The reopening of Los Angeles libraries could be mistakenly taken as a sign that the city’s pervasive budget problems are abating. But according to the editorial writers at the L.A. Daily News, that would be a misconception. Instead, the city is restoring library services at the cost of other city services that the editorial staff has deemed “more vital.”

When the city council approved a 2011 ballot initiative, Measure L, they paved the way for a greater percentage of city revenues to be dedicated to libraries. That decision provided the additional funding necessary to reopen the libraries that had been shuttered one day per week and rehire some of the 300 librarians that had been laid off.
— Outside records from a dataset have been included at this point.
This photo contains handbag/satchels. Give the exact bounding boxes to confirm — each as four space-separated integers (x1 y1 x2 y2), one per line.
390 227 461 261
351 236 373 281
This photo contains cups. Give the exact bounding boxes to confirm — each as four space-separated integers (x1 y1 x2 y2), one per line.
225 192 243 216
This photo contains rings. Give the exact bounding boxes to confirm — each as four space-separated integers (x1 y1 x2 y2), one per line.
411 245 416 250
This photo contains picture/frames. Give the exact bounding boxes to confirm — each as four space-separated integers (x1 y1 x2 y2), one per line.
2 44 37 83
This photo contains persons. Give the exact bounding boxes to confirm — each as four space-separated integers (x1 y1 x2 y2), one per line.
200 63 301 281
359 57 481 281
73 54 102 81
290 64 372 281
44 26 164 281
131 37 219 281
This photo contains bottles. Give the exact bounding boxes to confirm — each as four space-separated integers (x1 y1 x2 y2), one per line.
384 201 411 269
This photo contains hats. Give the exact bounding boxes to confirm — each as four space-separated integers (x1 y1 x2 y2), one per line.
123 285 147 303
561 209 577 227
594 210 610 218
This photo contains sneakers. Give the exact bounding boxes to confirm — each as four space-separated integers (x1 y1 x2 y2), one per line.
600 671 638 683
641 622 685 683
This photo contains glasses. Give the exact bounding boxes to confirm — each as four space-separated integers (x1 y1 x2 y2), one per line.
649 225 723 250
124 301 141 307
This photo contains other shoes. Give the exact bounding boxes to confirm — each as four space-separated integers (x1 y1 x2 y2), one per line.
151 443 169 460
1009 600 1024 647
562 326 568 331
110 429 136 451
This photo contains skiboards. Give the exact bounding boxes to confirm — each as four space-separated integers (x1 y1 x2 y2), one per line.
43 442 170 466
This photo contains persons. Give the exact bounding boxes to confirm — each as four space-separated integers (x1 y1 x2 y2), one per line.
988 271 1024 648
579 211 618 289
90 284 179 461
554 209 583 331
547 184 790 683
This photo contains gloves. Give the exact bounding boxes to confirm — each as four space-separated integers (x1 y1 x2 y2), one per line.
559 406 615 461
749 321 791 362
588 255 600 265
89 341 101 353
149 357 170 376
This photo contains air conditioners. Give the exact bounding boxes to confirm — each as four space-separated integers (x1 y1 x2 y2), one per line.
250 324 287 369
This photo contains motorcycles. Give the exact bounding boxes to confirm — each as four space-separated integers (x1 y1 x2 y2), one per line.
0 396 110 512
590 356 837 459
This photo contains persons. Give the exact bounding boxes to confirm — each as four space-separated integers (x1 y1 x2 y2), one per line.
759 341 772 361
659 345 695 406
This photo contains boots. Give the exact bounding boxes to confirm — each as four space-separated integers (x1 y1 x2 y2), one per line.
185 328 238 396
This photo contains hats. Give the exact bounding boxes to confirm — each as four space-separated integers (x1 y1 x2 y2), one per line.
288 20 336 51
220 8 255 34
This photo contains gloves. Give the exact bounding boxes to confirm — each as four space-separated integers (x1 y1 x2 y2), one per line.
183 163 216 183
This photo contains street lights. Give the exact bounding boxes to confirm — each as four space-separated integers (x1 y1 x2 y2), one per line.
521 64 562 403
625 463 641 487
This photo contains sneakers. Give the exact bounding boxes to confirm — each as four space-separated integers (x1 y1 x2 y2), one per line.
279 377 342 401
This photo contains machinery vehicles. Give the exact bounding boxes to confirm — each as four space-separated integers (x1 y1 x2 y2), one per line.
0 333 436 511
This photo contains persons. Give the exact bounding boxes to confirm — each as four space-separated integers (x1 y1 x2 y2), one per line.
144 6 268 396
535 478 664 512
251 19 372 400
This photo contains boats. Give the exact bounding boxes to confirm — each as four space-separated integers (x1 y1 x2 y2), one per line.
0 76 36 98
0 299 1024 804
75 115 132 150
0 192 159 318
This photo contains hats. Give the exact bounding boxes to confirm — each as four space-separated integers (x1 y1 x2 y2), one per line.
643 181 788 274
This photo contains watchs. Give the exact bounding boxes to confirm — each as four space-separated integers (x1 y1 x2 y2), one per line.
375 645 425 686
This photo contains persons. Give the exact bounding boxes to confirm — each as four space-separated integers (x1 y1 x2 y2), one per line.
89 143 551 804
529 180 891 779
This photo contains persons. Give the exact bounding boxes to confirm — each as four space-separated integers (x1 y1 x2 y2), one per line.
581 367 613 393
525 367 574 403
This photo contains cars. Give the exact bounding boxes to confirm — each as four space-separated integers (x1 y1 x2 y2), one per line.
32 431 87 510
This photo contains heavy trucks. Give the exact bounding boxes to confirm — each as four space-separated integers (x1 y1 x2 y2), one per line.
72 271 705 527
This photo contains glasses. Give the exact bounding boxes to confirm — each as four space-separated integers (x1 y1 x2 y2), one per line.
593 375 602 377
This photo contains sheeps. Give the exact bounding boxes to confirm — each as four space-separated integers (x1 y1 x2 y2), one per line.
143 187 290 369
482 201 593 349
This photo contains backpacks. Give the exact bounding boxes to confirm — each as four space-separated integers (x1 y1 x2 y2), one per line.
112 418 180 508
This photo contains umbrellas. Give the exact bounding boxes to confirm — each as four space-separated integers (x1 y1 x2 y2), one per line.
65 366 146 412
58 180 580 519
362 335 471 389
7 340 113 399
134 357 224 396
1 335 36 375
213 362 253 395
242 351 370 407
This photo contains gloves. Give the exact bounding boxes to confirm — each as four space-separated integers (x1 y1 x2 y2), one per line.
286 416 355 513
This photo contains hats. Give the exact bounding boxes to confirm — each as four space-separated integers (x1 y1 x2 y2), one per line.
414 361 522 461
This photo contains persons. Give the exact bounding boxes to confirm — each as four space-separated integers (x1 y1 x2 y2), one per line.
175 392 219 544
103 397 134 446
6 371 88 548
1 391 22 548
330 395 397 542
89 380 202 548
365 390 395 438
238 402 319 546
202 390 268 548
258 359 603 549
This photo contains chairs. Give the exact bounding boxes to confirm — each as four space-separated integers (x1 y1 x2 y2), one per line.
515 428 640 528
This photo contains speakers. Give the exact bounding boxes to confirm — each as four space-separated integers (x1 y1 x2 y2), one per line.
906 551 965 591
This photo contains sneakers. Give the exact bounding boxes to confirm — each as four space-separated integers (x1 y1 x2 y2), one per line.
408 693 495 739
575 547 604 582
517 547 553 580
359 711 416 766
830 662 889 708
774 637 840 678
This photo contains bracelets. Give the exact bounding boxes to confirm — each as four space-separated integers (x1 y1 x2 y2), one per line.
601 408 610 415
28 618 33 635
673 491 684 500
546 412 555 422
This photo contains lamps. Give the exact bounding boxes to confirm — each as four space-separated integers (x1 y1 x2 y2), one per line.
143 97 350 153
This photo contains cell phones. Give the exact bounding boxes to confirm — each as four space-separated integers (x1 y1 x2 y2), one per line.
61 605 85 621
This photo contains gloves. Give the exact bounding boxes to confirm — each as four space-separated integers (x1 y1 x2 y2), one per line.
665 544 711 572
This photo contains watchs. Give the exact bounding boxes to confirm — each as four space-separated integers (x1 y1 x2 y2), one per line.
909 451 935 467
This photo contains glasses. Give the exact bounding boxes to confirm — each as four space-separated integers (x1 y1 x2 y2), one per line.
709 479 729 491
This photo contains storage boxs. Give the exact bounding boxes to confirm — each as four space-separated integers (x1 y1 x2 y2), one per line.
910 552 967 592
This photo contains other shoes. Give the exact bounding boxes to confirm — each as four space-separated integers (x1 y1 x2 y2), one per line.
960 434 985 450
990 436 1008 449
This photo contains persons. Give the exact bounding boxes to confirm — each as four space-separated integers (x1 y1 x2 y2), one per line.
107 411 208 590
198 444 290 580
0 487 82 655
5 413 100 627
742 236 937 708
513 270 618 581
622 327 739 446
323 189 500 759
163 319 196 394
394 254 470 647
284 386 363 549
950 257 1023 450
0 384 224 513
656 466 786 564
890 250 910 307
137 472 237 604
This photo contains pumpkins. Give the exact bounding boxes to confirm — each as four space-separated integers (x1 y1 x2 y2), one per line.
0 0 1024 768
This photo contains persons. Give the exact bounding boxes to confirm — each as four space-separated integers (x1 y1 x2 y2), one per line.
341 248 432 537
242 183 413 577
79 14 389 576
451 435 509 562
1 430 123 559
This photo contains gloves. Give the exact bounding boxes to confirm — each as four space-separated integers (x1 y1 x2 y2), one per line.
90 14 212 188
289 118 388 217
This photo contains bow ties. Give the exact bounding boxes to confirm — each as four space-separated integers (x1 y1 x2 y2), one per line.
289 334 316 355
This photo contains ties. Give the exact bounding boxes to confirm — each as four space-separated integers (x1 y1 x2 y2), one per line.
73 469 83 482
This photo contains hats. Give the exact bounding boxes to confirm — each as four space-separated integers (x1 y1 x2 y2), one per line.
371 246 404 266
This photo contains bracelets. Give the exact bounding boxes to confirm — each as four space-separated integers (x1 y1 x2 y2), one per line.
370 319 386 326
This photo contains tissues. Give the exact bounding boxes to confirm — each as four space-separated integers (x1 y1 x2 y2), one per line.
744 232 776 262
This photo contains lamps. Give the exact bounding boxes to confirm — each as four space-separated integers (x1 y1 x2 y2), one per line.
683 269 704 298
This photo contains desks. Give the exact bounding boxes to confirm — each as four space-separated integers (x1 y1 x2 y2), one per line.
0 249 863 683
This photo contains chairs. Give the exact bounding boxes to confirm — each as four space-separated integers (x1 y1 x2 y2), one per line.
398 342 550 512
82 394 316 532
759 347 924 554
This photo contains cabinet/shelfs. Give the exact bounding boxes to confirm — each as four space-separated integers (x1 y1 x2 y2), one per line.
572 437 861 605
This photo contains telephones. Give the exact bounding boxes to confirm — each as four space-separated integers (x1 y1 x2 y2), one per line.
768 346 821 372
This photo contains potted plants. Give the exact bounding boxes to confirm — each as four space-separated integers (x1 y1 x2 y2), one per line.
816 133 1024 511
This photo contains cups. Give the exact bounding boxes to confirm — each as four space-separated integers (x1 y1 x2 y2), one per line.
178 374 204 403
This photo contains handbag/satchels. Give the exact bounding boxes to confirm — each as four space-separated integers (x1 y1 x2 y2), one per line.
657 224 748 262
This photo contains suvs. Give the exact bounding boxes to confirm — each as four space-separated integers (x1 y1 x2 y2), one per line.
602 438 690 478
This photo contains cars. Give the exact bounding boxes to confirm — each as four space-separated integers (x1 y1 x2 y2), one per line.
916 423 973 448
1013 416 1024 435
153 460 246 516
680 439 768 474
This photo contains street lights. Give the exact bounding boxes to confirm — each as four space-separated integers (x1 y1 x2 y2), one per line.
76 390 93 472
However, that money had to come from somewhere, and now other programs throughout the city are absorbing the $50 million that the editorial writers say has been taken from Peter to pay for Paul’s libraries.

From the Daily News:

Los Angeles city libraries have reopened on Mondays, librarians are being hired back, and soon Sunday hours will be restored. All must be well with the treasury of the City of Angels, after several years of financial chaos, to enable this icon of the municipality to be fully funded once again.

That’s a nice narrative, but it’s not true. For one thing, not all of the 300 librarians cut from the cities libraries in the last two years have or will come back.

But, more importantly, the city’s perilous budget condition isn’t miraculously cured; the Monday hours simply reflect a rejiggering of funding priorities authorized by the majority of city voters who endorsed Measure L in March. It didn’t create any new funding source or savings; it asked voters to simply change the City Charter to guarantee the libraries a higher percentage of the city’s revenues each year than it had been receiving — from .0175 percent of the assessed value of all property in the city to .03 percent.